STATED PROBLEM: Revise the items starting at the line that contains "Is green foliage l=0, t=0, r=122, b=272" and ending at the line that contains "Answer: (19,111) → (389,269) → (219,207)", changing "camera proximity" to "distance from the camera" and leaving all else as it stands. Give only those lines.
+---+
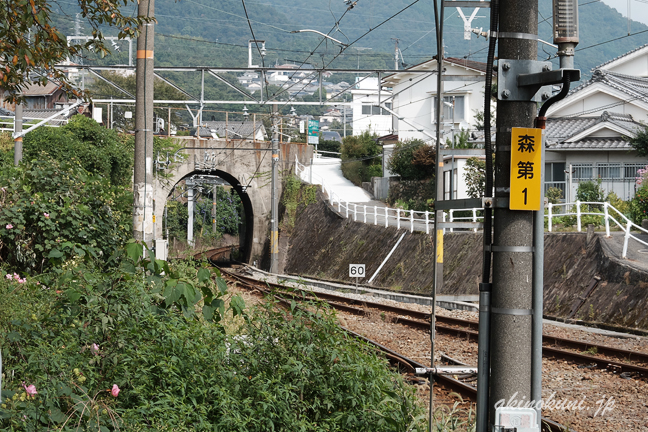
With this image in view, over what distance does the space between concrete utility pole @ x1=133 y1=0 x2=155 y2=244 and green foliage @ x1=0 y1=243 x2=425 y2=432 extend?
10.5ft

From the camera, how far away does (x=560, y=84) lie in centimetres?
324

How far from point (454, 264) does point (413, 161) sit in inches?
675

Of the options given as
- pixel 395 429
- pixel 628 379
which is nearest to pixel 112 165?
pixel 628 379

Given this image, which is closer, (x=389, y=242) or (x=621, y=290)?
(x=621, y=290)

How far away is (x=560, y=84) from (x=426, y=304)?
1643cm

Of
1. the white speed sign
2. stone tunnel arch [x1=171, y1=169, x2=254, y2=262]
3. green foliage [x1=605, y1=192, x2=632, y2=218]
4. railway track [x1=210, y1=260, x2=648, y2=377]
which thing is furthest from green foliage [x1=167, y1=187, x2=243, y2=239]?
railway track [x1=210, y1=260, x2=648, y2=377]

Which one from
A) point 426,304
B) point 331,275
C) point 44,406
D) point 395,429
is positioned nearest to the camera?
point 44,406

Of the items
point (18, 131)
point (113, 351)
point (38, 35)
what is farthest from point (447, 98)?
point (113, 351)

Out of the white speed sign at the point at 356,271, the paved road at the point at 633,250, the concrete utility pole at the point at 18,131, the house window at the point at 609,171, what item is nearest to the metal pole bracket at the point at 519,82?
the paved road at the point at 633,250

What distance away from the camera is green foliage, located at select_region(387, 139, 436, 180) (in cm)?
3650

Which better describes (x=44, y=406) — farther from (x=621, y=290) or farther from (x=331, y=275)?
(x=331, y=275)

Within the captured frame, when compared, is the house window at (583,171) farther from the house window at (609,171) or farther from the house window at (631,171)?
the house window at (631,171)

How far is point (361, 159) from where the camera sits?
48.2 meters

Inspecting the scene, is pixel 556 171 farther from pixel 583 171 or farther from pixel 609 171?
pixel 609 171
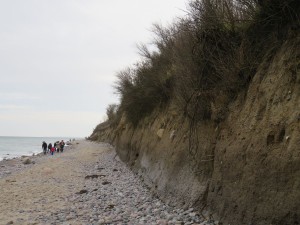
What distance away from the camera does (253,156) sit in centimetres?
519

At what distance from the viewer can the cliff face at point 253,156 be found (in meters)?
4.40

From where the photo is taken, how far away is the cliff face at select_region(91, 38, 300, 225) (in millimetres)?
4398

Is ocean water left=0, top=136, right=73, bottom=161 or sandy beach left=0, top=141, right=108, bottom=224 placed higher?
sandy beach left=0, top=141, right=108, bottom=224

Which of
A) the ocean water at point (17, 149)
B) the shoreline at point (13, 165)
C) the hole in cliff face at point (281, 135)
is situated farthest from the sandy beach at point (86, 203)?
the ocean water at point (17, 149)

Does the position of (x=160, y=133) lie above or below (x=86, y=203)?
above

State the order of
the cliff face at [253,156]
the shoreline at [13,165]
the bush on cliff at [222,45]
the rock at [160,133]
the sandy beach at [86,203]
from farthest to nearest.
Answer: the shoreline at [13,165]
the rock at [160,133]
the sandy beach at [86,203]
the bush on cliff at [222,45]
the cliff face at [253,156]

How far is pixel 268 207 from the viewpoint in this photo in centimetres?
456

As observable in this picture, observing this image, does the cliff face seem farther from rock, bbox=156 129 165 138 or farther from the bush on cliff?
rock, bbox=156 129 165 138

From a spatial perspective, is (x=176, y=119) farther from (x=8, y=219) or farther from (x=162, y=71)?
(x=8, y=219)

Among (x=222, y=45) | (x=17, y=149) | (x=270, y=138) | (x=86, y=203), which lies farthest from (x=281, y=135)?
(x=17, y=149)

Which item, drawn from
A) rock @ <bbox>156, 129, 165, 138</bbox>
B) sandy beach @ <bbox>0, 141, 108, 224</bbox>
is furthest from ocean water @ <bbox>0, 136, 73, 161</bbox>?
rock @ <bbox>156, 129, 165, 138</bbox>

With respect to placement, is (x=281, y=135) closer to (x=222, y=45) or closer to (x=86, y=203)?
(x=222, y=45)

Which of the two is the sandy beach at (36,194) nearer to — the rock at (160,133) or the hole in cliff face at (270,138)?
the rock at (160,133)

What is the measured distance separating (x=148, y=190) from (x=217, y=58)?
18.2ft
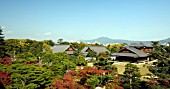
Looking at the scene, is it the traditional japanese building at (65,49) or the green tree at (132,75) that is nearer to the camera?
the green tree at (132,75)

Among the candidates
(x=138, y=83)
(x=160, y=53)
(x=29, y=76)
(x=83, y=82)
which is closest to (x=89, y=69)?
(x=83, y=82)

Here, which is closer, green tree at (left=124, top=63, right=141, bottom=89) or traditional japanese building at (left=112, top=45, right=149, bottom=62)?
green tree at (left=124, top=63, right=141, bottom=89)

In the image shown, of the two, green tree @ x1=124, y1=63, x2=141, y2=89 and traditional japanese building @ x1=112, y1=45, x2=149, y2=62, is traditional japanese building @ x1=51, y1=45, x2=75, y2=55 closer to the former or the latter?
traditional japanese building @ x1=112, y1=45, x2=149, y2=62

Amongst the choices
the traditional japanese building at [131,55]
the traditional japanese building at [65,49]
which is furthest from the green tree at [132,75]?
the traditional japanese building at [65,49]

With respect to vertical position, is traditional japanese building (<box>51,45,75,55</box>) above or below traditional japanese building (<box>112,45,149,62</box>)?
above

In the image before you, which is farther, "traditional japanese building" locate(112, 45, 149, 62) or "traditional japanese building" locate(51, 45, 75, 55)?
"traditional japanese building" locate(51, 45, 75, 55)

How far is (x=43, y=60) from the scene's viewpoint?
32.0 m

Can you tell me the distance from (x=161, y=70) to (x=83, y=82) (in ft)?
33.9

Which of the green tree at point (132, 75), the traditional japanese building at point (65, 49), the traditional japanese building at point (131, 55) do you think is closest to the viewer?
the green tree at point (132, 75)

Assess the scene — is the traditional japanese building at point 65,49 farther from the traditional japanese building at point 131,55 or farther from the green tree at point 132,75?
the green tree at point 132,75

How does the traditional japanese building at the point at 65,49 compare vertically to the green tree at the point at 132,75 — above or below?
above

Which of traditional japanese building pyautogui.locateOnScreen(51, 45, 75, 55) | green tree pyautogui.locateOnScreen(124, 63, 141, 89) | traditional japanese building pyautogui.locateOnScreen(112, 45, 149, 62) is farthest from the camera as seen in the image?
traditional japanese building pyautogui.locateOnScreen(51, 45, 75, 55)

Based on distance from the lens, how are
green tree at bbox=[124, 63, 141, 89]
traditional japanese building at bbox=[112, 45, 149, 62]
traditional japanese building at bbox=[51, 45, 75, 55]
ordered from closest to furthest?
green tree at bbox=[124, 63, 141, 89] < traditional japanese building at bbox=[112, 45, 149, 62] < traditional japanese building at bbox=[51, 45, 75, 55]

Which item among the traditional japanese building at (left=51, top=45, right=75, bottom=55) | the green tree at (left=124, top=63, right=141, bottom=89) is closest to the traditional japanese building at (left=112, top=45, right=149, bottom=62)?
the traditional japanese building at (left=51, top=45, right=75, bottom=55)
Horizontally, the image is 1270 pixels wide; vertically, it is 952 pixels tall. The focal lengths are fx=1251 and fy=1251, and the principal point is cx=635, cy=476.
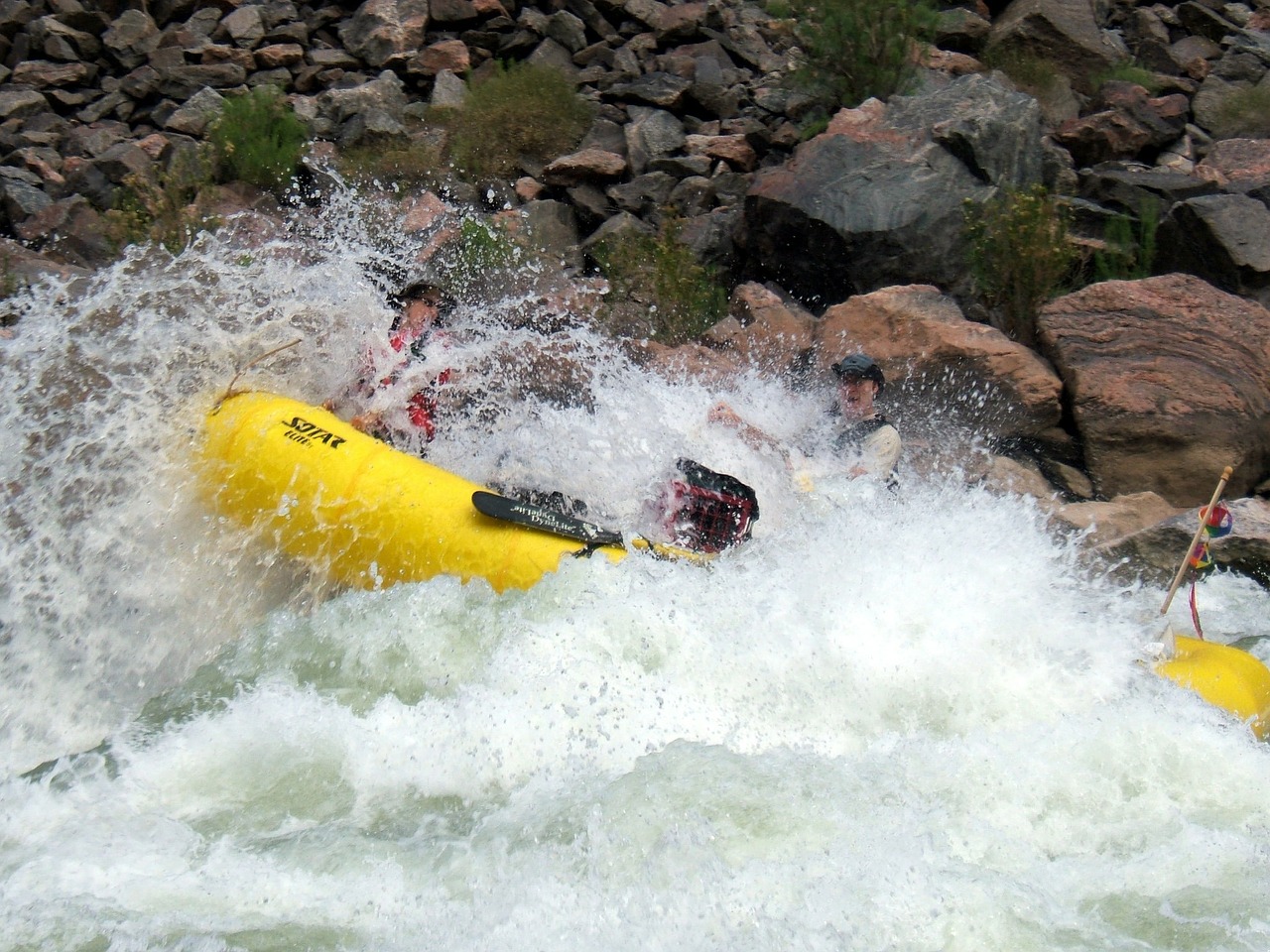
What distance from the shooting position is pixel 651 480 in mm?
4586

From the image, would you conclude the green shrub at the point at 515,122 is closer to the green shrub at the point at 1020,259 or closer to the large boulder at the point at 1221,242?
the green shrub at the point at 1020,259

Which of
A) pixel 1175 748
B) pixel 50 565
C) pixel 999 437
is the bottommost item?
pixel 999 437

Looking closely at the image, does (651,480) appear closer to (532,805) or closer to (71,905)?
(532,805)

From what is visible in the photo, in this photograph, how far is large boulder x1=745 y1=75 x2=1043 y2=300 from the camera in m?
7.02

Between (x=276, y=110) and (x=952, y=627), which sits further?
(x=276, y=110)

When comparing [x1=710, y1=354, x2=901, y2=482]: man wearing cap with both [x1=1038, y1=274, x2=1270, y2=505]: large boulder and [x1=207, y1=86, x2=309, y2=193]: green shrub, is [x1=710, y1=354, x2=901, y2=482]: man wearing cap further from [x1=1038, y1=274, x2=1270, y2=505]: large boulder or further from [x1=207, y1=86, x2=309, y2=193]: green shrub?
[x1=207, y1=86, x2=309, y2=193]: green shrub

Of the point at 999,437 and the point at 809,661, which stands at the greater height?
the point at 809,661

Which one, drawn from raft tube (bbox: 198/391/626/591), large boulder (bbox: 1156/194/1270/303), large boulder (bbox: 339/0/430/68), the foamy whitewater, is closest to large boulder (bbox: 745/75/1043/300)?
large boulder (bbox: 1156/194/1270/303)

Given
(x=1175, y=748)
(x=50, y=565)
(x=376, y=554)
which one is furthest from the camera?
(x=50, y=565)

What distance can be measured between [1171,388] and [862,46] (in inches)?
153

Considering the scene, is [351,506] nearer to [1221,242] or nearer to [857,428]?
[857,428]

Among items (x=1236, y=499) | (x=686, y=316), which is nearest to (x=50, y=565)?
(x=686, y=316)

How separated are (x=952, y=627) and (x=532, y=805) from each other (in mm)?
1474

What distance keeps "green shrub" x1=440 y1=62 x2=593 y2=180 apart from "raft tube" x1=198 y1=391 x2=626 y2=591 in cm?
477
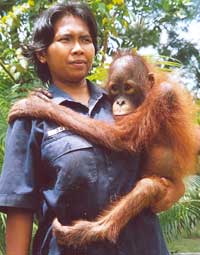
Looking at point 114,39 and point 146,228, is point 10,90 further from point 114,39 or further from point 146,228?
point 146,228

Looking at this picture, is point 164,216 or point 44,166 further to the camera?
point 164,216

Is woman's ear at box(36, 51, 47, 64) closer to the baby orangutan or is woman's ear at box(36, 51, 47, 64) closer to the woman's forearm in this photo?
the baby orangutan

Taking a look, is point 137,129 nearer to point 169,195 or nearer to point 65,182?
point 169,195

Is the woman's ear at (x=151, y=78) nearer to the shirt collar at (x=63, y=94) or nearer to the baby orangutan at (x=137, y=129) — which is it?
the baby orangutan at (x=137, y=129)

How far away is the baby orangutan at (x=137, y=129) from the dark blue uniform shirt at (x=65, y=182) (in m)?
0.02

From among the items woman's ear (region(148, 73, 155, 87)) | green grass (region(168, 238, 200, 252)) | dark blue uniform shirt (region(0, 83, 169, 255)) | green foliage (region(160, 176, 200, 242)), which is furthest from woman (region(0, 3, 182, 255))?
green grass (region(168, 238, 200, 252))

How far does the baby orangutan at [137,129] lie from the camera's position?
1255mm

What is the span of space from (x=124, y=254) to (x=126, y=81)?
0.52m

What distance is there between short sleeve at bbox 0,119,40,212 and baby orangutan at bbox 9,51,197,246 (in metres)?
0.07

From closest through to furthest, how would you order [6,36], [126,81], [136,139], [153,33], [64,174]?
[64,174]
[136,139]
[126,81]
[6,36]
[153,33]

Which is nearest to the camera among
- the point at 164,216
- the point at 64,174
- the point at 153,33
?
the point at 64,174

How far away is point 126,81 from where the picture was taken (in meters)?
1.54

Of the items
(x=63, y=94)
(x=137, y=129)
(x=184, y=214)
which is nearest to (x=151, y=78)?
(x=137, y=129)

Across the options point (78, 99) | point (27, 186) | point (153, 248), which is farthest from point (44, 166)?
point (153, 248)
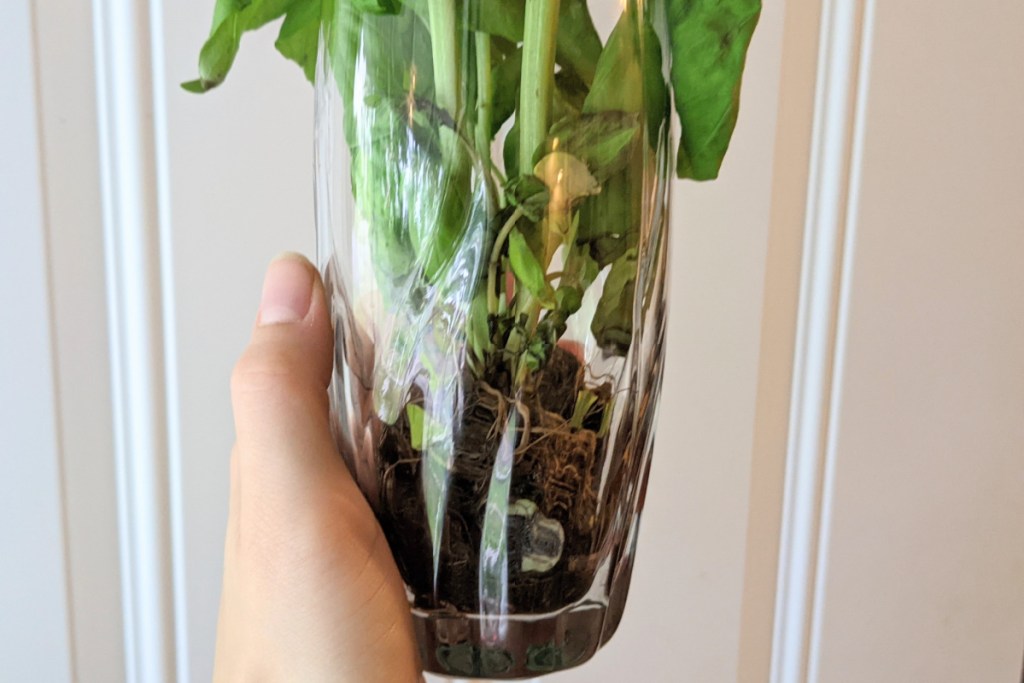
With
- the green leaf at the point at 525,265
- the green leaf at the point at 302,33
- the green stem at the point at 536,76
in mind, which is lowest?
the green leaf at the point at 525,265

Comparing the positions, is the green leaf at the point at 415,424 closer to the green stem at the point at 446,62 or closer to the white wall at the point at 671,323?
the green stem at the point at 446,62

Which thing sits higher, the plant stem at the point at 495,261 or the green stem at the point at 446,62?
the green stem at the point at 446,62

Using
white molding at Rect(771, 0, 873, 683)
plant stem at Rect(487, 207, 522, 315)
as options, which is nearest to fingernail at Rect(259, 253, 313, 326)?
plant stem at Rect(487, 207, 522, 315)

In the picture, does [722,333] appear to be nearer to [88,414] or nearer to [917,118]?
[917,118]

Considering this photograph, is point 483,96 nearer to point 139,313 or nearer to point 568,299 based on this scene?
point 568,299

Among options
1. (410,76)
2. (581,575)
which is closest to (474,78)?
(410,76)

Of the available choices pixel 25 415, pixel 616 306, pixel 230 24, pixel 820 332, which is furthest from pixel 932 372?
pixel 25 415

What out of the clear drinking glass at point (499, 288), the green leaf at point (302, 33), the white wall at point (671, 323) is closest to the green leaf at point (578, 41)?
the clear drinking glass at point (499, 288)
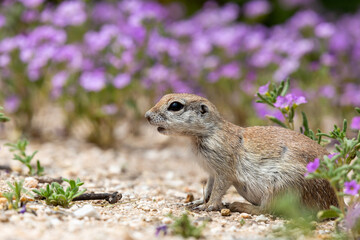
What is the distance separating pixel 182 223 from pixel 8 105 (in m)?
4.34

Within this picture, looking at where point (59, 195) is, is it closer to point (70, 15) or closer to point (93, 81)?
point (93, 81)

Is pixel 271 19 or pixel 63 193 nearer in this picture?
pixel 63 193

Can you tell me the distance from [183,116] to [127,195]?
836 millimetres

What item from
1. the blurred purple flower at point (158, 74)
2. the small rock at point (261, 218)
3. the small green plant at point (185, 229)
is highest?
the blurred purple flower at point (158, 74)

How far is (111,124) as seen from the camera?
669cm

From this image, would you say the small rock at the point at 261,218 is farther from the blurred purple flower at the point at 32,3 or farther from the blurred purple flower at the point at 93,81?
the blurred purple flower at the point at 32,3

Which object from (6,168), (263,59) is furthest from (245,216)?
(263,59)

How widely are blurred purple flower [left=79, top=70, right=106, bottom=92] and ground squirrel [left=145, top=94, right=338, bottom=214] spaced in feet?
7.35

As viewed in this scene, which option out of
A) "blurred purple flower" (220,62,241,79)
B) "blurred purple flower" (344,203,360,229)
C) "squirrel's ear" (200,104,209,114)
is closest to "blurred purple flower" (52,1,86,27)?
"blurred purple flower" (220,62,241,79)

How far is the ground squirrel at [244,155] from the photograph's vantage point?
12.5 ft

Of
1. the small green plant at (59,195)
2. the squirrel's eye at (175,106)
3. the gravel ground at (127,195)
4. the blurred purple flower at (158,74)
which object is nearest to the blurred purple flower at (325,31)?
the blurred purple flower at (158,74)

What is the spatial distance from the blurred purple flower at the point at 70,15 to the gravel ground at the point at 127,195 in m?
1.63

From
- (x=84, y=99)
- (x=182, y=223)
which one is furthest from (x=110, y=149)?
(x=182, y=223)

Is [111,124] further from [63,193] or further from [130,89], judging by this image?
[63,193]
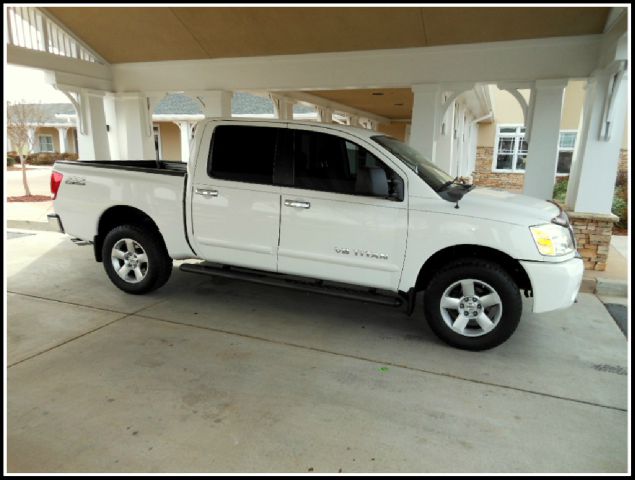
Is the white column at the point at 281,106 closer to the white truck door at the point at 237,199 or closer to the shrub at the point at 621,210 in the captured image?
the white truck door at the point at 237,199

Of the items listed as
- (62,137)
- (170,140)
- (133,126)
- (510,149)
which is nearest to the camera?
(133,126)

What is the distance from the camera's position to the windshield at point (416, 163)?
4477 millimetres

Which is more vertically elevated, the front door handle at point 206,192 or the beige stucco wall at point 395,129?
the beige stucco wall at point 395,129

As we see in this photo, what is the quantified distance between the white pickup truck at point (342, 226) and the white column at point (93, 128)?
5.17 m

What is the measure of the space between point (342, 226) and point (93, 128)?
26.1 feet

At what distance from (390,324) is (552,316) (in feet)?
6.59

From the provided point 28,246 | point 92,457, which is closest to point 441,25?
point 92,457

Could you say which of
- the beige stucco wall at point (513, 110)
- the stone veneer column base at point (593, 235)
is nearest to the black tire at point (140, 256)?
the stone veneer column base at point (593, 235)

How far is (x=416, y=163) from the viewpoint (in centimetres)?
469

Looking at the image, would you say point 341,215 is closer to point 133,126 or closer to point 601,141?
point 601,141

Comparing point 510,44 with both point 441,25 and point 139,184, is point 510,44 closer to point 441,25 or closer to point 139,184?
point 441,25

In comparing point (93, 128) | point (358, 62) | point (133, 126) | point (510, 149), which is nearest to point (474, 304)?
point (358, 62)

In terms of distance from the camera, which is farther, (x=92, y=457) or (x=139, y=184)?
(x=139, y=184)

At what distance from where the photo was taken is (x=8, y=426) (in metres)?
3.07
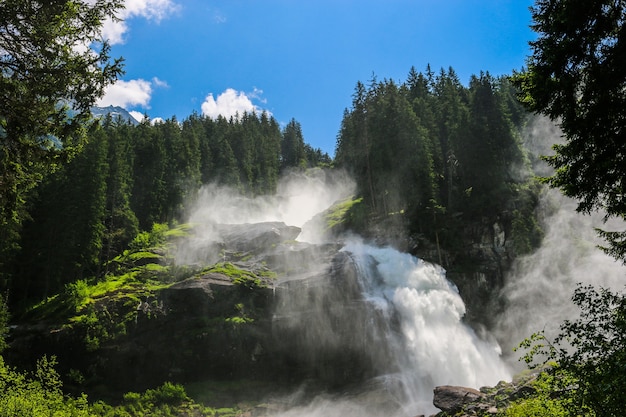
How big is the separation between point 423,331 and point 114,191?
3364 centimetres

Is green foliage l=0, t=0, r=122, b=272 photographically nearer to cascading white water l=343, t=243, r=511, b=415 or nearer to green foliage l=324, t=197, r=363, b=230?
cascading white water l=343, t=243, r=511, b=415

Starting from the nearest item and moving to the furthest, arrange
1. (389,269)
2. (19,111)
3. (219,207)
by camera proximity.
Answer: (19,111) → (389,269) → (219,207)

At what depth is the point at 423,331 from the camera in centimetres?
3028

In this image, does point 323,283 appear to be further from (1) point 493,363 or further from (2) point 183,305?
(1) point 493,363

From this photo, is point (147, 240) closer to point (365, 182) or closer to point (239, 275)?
point (239, 275)

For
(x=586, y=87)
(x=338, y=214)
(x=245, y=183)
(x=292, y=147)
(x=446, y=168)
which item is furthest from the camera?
(x=292, y=147)

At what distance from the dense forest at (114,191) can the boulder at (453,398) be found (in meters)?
30.3

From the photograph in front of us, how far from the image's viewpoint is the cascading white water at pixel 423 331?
1081 inches

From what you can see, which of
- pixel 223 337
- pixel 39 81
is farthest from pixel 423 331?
pixel 39 81

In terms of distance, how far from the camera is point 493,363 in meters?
30.8

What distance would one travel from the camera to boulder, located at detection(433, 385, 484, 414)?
20703 mm

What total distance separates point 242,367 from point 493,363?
1834 cm

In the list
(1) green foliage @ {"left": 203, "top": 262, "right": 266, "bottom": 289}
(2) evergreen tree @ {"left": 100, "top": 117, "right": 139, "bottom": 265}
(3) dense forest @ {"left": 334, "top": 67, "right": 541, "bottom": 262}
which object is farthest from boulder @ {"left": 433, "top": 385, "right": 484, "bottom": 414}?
(2) evergreen tree @ {"left": 100, "top": 117, "right": 139, "bottom": 265}

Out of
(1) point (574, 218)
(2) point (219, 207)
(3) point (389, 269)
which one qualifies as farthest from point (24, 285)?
(1) point (574, 218)
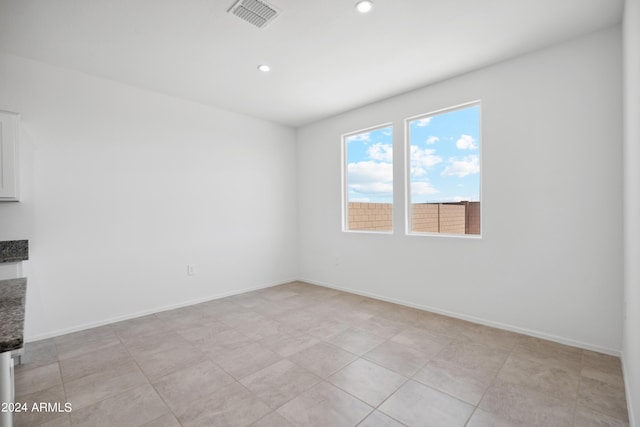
+---+
SOLUTION TO THIS TASK:
Is green foliage l=0, t=0, r=122, b=272 photographically nearer to cascading white water l=343, t=243, r=511, b=415 or nearer to green foliage l=324, t=197, r=363, b=230?
cascading white water l=343, t=243, r=511, b=415

Starting from the nearest item and moving to the furthest, arrange
1. (389,269)
2. (19,111)
3. (219,207)
by distance from the camera.
Answer: (19,111) → (389,269) → (219,207)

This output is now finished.